Wim Vermeir – Chief Investment Officer d’AG Insurance
Un seul sujet continue d’animer l’actualité et les marchés financiers : la problématique grecque finira-t-elle par accoucher d’une solution ? La saga grecque s’éternise et la moindre communication, qu’elle soit positive ou négative, suscite la nervosité des marchés.
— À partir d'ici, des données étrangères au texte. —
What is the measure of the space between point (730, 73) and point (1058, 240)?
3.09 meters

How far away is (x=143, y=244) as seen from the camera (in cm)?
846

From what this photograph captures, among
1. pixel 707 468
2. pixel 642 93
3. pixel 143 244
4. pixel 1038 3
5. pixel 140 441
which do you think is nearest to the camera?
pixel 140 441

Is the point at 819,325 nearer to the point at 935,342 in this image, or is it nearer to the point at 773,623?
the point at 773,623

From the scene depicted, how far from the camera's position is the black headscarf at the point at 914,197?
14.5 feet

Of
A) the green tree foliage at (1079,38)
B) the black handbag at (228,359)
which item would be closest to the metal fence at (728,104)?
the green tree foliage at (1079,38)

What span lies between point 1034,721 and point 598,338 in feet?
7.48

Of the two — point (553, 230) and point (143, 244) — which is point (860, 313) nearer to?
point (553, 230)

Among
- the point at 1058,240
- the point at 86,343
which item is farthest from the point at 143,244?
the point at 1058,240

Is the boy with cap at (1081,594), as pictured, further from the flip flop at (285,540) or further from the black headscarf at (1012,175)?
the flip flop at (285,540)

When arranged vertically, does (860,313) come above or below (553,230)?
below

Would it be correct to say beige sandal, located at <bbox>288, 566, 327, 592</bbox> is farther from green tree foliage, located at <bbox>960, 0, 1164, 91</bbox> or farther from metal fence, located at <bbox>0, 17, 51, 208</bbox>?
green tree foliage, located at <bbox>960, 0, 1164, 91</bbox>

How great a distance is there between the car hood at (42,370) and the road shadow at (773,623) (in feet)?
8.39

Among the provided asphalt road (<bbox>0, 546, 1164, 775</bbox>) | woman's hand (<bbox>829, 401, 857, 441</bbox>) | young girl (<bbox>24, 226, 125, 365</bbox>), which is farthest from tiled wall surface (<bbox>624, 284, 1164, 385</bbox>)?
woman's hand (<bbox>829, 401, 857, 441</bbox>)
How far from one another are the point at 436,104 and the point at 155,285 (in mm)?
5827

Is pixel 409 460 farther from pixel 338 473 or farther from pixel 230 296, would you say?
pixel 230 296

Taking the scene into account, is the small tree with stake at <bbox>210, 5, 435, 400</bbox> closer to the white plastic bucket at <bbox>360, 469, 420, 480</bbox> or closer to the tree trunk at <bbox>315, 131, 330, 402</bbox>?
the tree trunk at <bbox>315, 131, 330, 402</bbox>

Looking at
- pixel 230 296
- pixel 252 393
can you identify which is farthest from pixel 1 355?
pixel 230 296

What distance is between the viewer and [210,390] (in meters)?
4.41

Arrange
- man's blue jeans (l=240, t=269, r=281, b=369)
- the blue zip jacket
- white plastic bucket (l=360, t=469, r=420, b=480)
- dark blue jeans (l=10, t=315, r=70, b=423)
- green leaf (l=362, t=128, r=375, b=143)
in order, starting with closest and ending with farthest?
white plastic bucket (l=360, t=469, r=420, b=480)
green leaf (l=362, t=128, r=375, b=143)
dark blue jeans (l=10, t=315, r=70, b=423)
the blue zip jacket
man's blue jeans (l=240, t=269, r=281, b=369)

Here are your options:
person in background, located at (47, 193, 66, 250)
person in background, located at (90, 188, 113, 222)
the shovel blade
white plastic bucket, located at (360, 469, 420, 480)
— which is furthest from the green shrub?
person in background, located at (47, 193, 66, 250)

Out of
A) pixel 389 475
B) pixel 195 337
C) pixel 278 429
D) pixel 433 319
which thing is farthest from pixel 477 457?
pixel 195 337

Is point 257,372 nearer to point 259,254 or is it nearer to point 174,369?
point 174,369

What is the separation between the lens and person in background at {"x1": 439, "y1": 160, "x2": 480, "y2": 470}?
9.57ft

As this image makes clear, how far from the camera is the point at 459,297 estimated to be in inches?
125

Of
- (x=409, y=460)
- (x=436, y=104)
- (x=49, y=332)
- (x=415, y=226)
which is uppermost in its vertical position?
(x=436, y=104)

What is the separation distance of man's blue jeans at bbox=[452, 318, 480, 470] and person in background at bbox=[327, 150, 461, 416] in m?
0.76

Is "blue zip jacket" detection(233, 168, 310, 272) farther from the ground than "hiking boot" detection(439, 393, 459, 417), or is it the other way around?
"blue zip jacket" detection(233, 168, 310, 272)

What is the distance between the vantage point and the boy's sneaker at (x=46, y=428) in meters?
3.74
Une solution devra pourtant être trouvée à court terme : chaque jour, les épargnants grecs retirent plus d’un milliard d’euros des banques, renforçant un peu plus encore la pression financière exercée sur les épaules des établissements bancaires. Jusqu’ici, la Banque centrale européenne a déjà été contrainte d’autoriser pour 86 milliards d’euros de crédits d’urgence pour permettre au secteur bancaire de disposer de suffisamment de moyens afin de faire face à l’exode des capitaux.
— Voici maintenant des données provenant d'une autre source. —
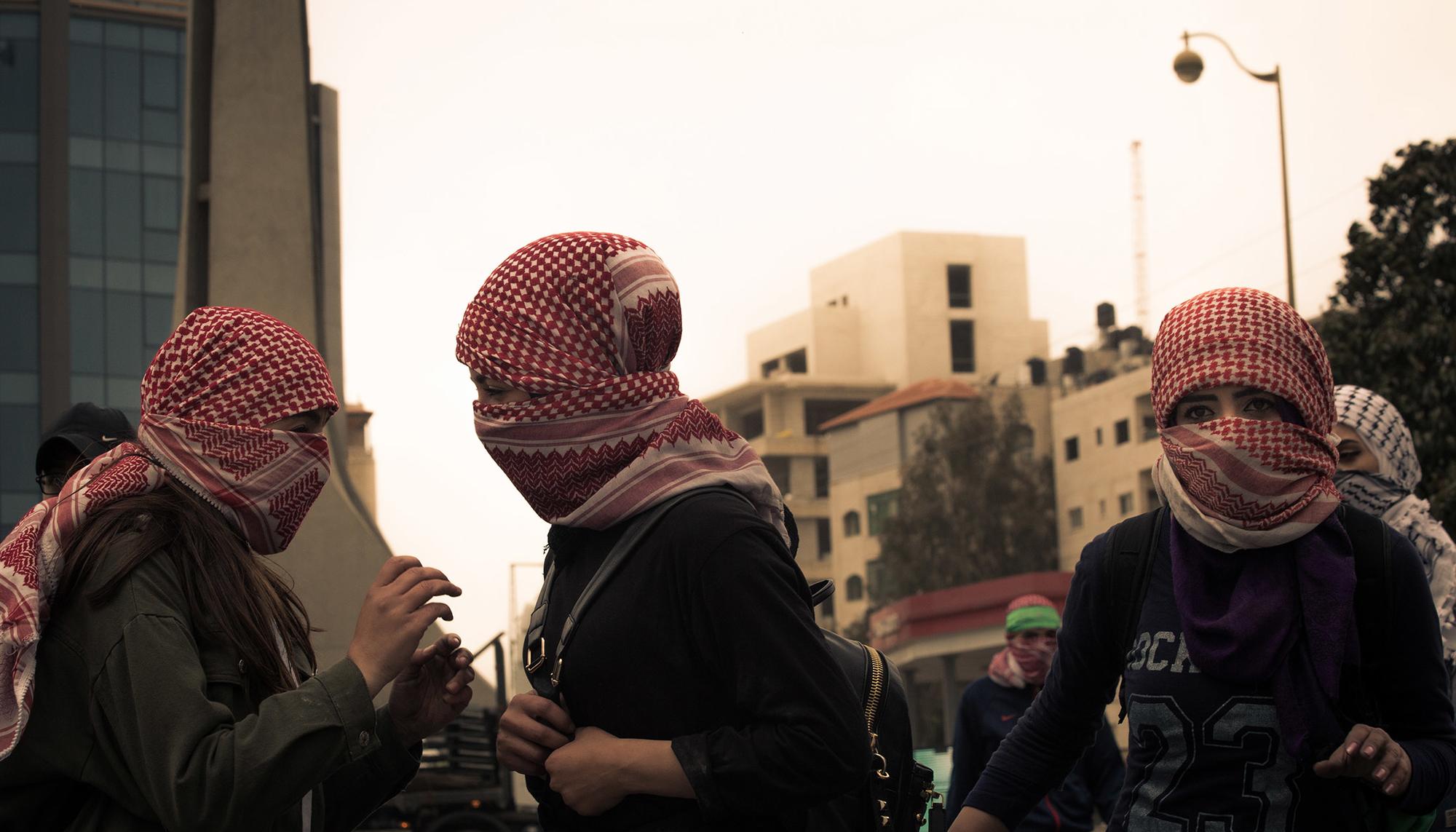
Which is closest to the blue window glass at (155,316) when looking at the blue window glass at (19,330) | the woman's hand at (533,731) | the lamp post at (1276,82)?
the blue window glass at (19,330)

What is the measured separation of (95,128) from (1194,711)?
51.2m

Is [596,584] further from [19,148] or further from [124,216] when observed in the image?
[19,148]

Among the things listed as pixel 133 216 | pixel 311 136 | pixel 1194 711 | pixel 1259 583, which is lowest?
pixel 1194 711

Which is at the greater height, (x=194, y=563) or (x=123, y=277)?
(x=123, y=277)

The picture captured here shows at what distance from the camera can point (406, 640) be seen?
287cm

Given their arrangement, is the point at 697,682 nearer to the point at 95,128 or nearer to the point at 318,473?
the point at 318,473

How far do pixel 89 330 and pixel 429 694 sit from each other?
47.5 m

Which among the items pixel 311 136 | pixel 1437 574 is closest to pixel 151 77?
pixel 311 136

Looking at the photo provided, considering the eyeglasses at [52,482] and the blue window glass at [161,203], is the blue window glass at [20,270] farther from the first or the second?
the eyeglasses at [52,482]

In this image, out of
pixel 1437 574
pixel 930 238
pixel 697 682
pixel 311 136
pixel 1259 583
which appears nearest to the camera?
pixel 697 682

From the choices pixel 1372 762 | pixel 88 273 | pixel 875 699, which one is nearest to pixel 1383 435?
pixel 1372 762

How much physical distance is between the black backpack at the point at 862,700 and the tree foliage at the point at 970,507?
6591 cm

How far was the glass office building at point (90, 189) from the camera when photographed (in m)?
46.7

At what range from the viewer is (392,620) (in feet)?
9.41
Que faut-il faire maintenant ? Un accord semble plus éloigné que jamais puisque le gouvernement grec a encore compliqué la situation en instaurant un référendum mal formulé. Néanmoins, nous continuons à penser qu’un accord pourra être dégagé. Les intérêts (et les pertes potentielles) sont en effet trop importants pour les deux parties. En cas de Grexit (sortie de la Grèce de la zone euro), la population grecque serait le plus durement touchée. Le secteur bancaire du pays, qui survit aujourd’hui par la grâce de la BCE, ferait faillite. Des contrôles des capitaux devront (devraient ?) être mis en place afin d’éviter que l’argent ne quitte le pays. Un retour à la drachme se traduirait par une dévaluation considérable de la devise, ce qui provoquerait un effondrement partiel du patrimoine privé. De plus, Athènes ne profiterait que modérément d’une dévaluation monétaire et du regain de compétitivité qui en résulterait puisque les produits d’exportation ne sont pas légion dans le pays. À court terme, une reprise économique basée sur les exportations n’est donc pas réaliste.
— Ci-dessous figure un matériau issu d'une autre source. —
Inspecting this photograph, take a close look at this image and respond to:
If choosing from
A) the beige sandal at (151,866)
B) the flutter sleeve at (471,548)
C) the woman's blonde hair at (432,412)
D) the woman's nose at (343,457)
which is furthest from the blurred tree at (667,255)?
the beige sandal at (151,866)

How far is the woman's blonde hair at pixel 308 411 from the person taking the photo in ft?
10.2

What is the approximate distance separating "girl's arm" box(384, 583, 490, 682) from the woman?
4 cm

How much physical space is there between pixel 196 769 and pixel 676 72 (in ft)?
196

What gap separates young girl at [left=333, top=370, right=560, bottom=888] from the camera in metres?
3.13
Mais pour les bailleurs de fonds également, un Grexit aurait de douloureuses répercussions. Outre l’argent nécessaire pour épauler le secteur bancaire, une grande partie de la dette publique (320 milliards d’euros) se trouve entre les mains de la BCE, et donc de l’ensemble des États membres de la zone euro. En cas de Grexit, ce montant devra en grande partie être amorti. De plus, le risque de voir d’autres mouvements nationalistes gagner de l’importance dans d’autres États membres – Podemos est actuellement le premier parti dans les sondages d’opinion en Espagne – est réel et pourrait mettre à mal la poursuite du projet européen. Une telle incertitude risque de pousser à la hausse les taux d’intérêt que certains pays doivent payer, ce qui pourrait alors gonfler la dette publique. L’incertitude croissante et la possibilité de rétracter son adhésion à l’euro pourraient effrayer les investisseurs étrangers, ce qui n’est bien entendu pas bon signe pour la croissance économique à plus long terme. Enfin, il ne faut pas non plus négliger certaines considérations d’ordre géopolitique : la présence d’un ‘état failli’ à la lisière de la zone euro constituerait une porte d’accès idéale pour les extrémistes et les combattants syriens. La Russie et la Chine auraient également la possibilité de renforcer leur influence dans le sud de l’Europe.
D’un point de vue objectif, un accord devrait donc pouvoir être trouvé. Pourtant, la frustration qui règne dans les deux camps est telle qu’il se pourrait que des décisions soient adoptées sur une base émotionnelle. Syriza a fait à ses électeurs des promesses inconsidérées, auxquelles le parti ne peut ou ne veut pas contre toute raison renoncer. De son côté, l’Europe ne peut accorder trop de concessions : une telle attitude serait injuste pour des pays qui ont travaillé d’arrache-pied pour faire des économies et des réformes, à l’image de l’Irlande et du Portugal. Si la dette grecque peut être annulée, d’autres pays lui emboîteront le pas avec la même demande. Tout ceci explique pourquoi les négociations se trouvent aujourd’hui dans l’impasse. Dans le meilleur des cas, nous pouvons espérer voir surgir un compromis par lequel aucun des deux camps ne perdrait trop la face. Dans le pire des cas, les deux parties ne trouvent pas d’accord et en sortent perdantes : l’Union européenne, qui subirait un grave revers politique et, surtout, la population grecque, qui sombrerait un peu plus encore dans la pauvreté.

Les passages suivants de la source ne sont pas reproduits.